Tabelas e fórmulas que, apesar da meritória intenção do legislador, não chegavam ainda a valores verdadeiramente justos.

Por isso é que um segundo e mais marcante passo tem vindo a ser dado desde tempos mais recentes, com o inculcar nos tribunais de uma interpretação das tabelas da portaria à luz de critérios de razoabilidade, permitindo calcular valores que, efetivamente, vêm permitir à vítima ter uma vida financeira semelhante à que teria tido se não fosse o acidente.

Em muitos casos, indemnizações que antes se computariam em milhares ou dezenas de milhar de euros têm vindo a ser fixadas na casa das centenas de milhar. Não são indemnizações desproporcionadas, como se vê noutros sistemas jurídicos, nem tal seria desejável, mas sim compensações equitativas e, acima de tudo, justas. Valores que asseguram à vítima as condições para uma vida mais aproximada daquela que teriam se não houvesse ocorrido o acidente.

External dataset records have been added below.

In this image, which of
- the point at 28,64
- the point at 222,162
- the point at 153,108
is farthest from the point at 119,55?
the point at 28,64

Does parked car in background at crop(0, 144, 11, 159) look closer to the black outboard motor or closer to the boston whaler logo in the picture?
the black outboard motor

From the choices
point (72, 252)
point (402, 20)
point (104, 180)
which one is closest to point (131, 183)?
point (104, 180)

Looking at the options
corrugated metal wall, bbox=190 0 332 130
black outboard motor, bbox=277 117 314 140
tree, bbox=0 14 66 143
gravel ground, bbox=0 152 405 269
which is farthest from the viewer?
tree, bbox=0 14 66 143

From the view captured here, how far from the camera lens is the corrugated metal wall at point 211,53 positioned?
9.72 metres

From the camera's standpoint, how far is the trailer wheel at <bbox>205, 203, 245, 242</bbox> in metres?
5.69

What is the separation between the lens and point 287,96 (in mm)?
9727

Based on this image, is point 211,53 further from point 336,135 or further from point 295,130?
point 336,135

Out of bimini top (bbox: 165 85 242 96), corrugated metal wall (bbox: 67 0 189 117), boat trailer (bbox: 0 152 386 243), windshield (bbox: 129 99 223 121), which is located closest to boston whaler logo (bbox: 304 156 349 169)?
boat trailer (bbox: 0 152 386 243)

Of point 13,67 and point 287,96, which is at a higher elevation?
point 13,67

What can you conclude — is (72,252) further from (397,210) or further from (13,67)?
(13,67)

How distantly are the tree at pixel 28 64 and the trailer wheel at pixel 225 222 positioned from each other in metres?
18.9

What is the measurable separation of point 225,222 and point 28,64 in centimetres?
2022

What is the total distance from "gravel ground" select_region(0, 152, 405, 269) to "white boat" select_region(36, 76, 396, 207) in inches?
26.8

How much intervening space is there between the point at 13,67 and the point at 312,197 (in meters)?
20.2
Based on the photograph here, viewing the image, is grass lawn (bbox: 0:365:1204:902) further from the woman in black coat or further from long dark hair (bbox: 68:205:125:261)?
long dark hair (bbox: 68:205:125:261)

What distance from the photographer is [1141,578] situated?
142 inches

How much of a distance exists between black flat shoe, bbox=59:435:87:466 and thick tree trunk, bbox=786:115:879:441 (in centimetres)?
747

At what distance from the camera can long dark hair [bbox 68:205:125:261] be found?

Neste campo, o sistema judicial português tem vindo a fazer inteira e sã justiça. O que é preciso é assegurar que a sociedade assim o reconheça e entenda. E assegurar que as vítimas não se deixam levar pelo conformismo e têm a iniciativa e a sagacidade de reclamar e defender o direito que é seu, e que, as mais das vezes, vai muito além dos valores das propostas que lhes são apresentadas. São os tribunais quem faz a justiça, mas a iniciativa de a pedir é de cada um.